Material for this task: Begin

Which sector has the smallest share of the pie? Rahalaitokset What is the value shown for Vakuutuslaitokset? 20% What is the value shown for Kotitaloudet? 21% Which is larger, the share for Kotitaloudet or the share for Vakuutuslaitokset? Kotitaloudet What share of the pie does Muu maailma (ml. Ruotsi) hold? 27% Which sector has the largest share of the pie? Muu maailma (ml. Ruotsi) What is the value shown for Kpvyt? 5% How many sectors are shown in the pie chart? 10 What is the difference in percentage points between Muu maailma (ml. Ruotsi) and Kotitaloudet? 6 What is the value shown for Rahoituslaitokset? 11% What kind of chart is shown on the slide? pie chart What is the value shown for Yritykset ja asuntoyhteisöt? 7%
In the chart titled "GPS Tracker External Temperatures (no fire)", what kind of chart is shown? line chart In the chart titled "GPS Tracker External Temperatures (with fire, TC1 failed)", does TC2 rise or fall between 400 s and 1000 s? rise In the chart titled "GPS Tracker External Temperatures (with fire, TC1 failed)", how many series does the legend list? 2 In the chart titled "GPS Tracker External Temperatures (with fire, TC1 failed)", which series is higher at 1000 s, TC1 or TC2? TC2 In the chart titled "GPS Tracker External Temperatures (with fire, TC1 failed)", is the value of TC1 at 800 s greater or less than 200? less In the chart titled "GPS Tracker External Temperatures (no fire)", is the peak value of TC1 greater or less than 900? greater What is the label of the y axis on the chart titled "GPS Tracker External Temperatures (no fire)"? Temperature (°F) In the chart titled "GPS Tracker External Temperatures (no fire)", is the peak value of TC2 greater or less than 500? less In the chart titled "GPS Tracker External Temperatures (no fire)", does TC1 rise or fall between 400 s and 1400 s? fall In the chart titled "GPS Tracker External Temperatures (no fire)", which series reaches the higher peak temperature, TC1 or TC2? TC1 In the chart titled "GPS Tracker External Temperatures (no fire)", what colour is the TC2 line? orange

Material for this task: End
Material for this task: Begin

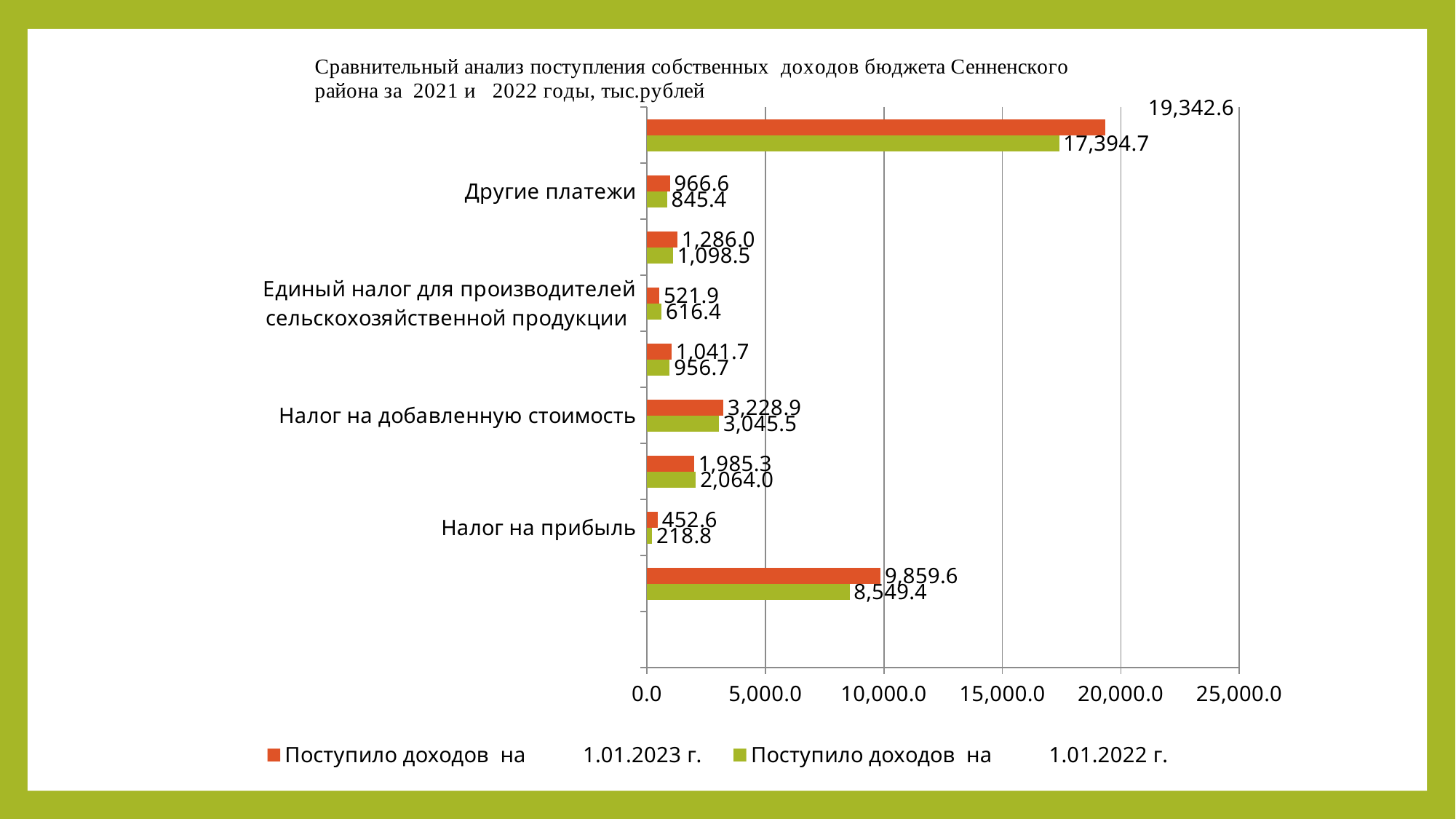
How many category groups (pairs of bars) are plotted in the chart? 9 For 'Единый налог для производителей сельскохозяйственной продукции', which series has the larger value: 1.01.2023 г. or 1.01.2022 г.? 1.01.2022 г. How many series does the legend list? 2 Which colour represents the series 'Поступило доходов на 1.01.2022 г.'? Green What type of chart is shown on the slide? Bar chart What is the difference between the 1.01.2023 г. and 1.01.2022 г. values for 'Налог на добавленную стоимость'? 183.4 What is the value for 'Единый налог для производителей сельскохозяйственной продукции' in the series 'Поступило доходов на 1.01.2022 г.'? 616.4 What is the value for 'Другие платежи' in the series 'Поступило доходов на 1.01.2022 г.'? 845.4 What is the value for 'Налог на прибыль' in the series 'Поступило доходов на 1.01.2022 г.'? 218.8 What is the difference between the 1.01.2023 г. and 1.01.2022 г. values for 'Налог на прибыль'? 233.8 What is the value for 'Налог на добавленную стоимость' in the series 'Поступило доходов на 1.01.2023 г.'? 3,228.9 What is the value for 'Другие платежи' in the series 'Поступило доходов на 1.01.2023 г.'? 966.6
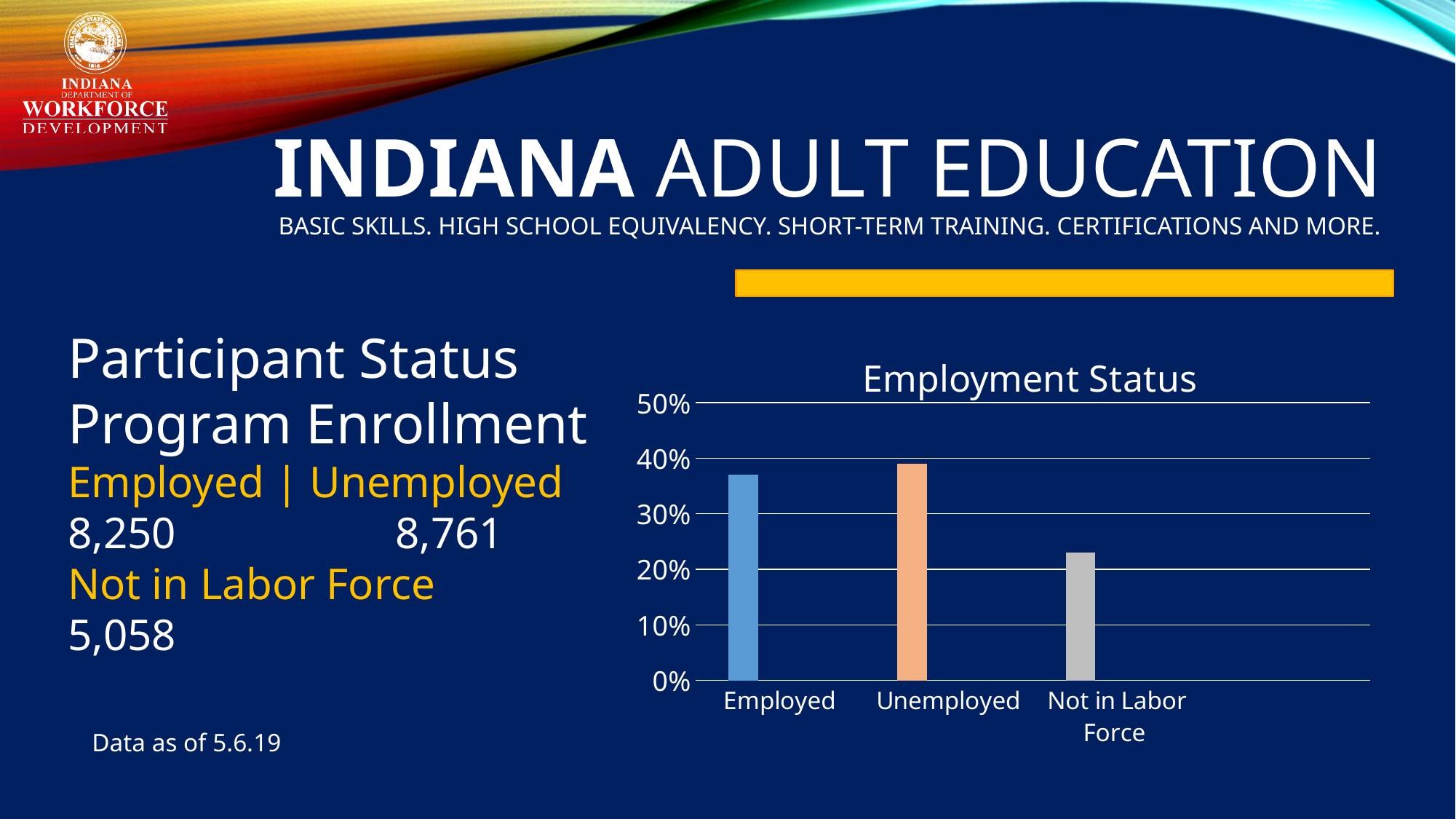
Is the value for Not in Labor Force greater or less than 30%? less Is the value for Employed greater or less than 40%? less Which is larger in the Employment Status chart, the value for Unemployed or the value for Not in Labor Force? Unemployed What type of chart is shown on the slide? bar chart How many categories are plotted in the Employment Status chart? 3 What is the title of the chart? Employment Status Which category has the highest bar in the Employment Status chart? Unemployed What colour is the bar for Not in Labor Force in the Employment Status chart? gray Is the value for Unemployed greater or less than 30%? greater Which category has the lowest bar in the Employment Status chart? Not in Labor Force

Material for this task: End
Material for this task: Begin

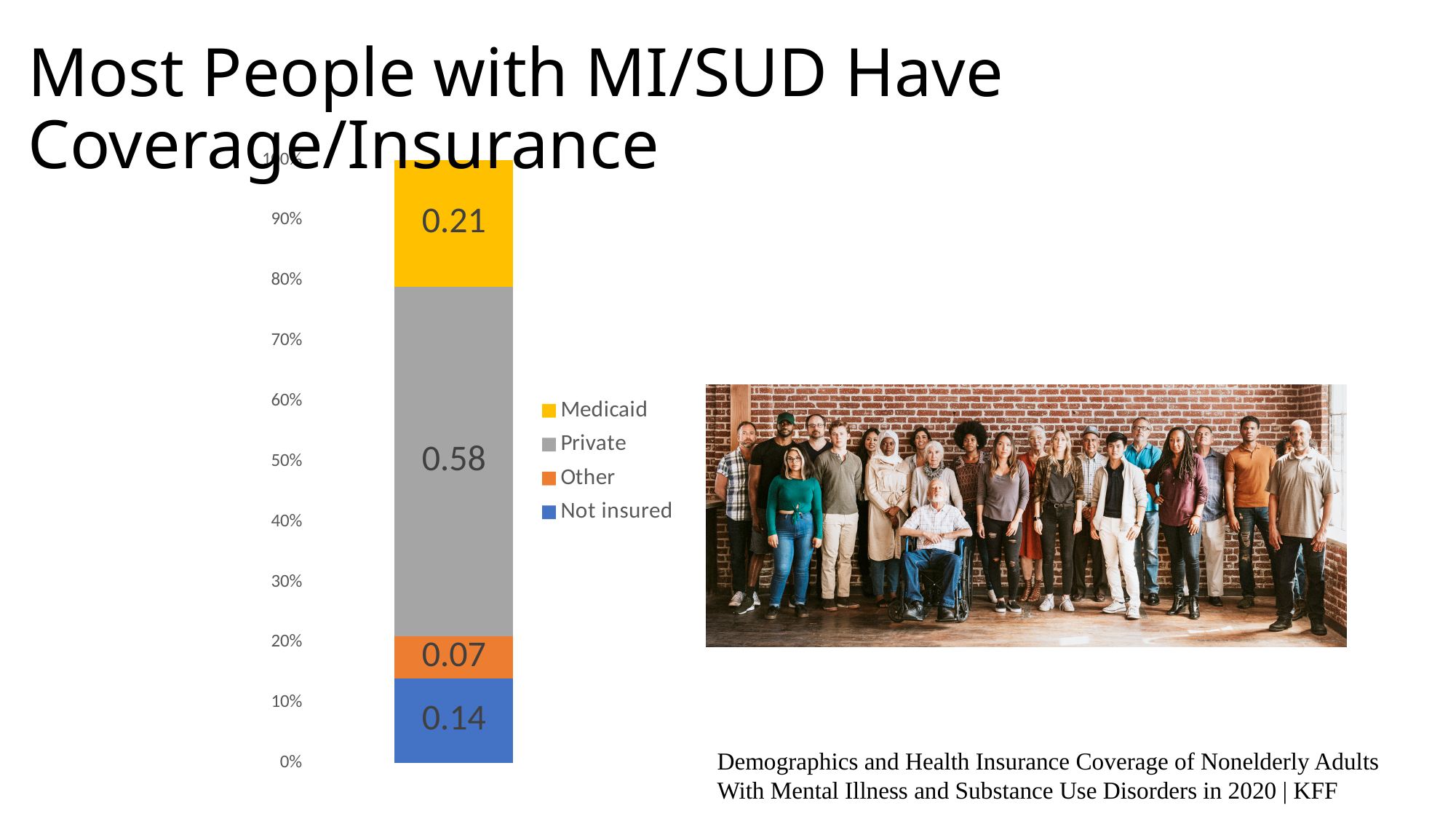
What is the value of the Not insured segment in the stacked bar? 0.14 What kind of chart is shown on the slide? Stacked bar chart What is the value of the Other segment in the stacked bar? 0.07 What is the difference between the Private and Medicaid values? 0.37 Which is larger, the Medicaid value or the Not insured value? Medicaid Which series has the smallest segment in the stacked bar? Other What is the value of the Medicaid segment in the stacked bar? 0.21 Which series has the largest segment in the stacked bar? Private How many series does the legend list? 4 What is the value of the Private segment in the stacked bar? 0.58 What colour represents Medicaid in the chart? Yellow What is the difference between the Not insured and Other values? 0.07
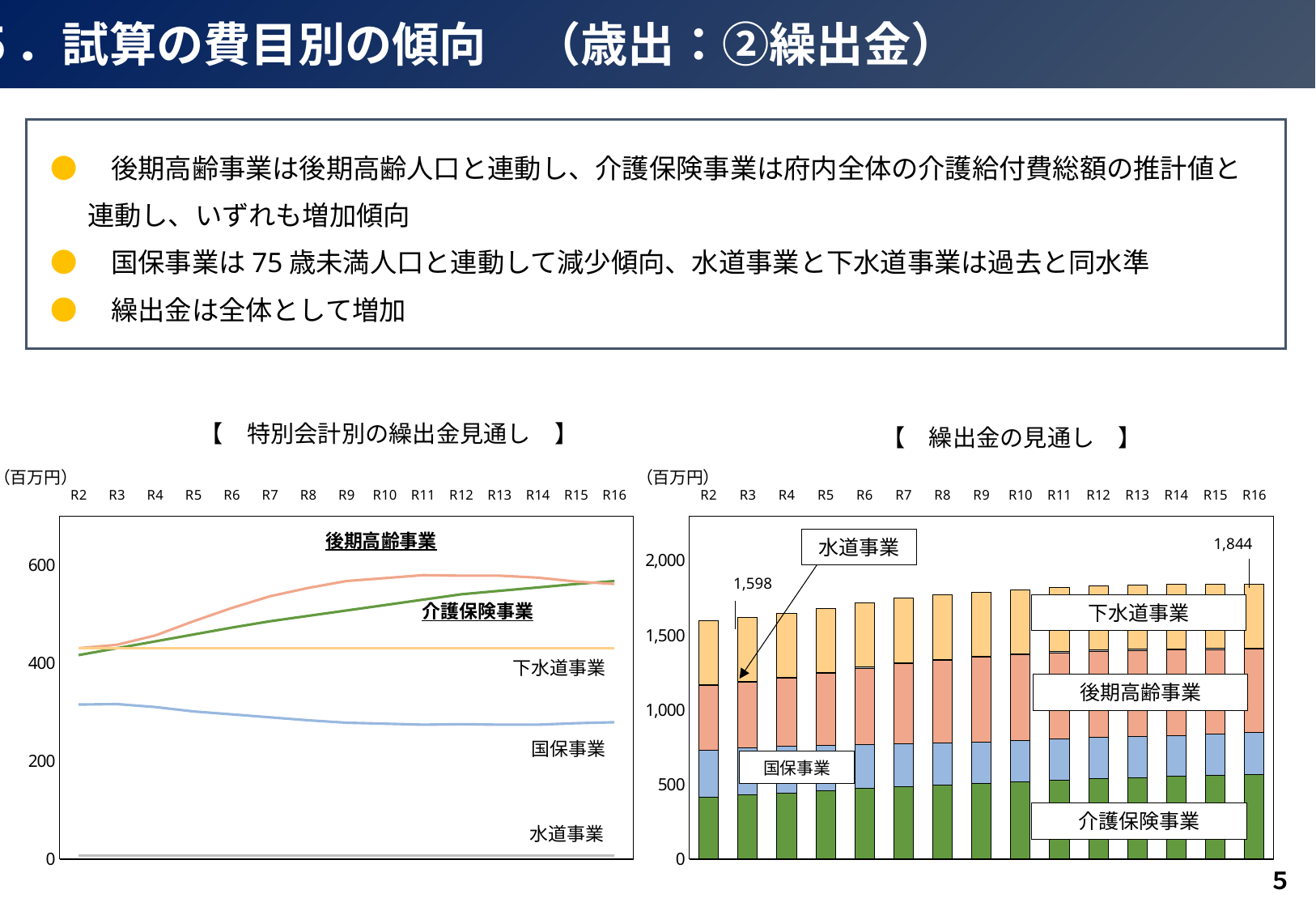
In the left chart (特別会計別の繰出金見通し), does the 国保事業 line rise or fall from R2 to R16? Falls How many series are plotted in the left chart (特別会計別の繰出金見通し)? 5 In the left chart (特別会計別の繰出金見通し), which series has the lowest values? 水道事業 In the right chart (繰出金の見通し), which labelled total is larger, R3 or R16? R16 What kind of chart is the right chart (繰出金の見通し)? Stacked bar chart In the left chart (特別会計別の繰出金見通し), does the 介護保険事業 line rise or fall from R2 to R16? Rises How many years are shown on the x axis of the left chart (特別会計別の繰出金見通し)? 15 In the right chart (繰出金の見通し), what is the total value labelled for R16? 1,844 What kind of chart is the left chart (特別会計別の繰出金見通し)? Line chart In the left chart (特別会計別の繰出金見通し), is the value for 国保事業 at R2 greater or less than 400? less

Material for this task: End

§ **Work instruction**:
Output the data exactly as shown, from the line containing "What is the value of the Not" through the line containing "In the left chart (特別会計別の繰出金見通し), does the 国保事業", including both of those lines. Leave the pictures out of the output.

§ **Task output**:
What is the value of the Not insured segment in the stacked bar? 0.14 What kind of chart is shown on the slide? Stacked bar chart What is the value of the Other segment in the stacked bar? 0.07 What is the difference between the Private and Medicaid values? 0.37 Which is larger, the Medicaid value or the Not insured value? Medicaid Which series has the smallest segment in the stacked bar? Other What is the value of the Medicaid segment in the stacked bar? 0.21 Which series has the largest segment in the stacked bar? Private How many series does the legend list? 4 What is the value of the Private segment in the stacked bar? 0.58 What colour represents Medicaid in the chart? Yellow What is the difference between the Not insured and Other values? 0.07
In the left chart (特別会計別の繰出金見通し), does the 国保事業 line rise or fall from R2 to R16? Falls How many series are plotted in the left chart (特別会計別の繰出金見通し)? 5 In the left chart (特別会計別の繰出金見通し), which series has the lowest values? 水道事業 In the right chart (繰出金の見通し), which labelled total is larger, R3 or R16? R16 What kind of chart is the right chart (繰出金の見通し)? Stacked bar chart In the left chart (特別会計別の繰出金見通し), does the 介護保険事業 line rise or fall from R2 to R16? Rises How many years are shown on the x axis of the left chart (特別会計別の繰出金見通し)? 15 In the right chart (繰出金の見通し), what is the total value labelled for R16? 1,844 What kind of chart is the left chart (特別会計別の繰出金見通し)? Line chart In the left chart (特別会計別の繰出金見通し), is the value for 国保事業 at R2 greater or less than 400? less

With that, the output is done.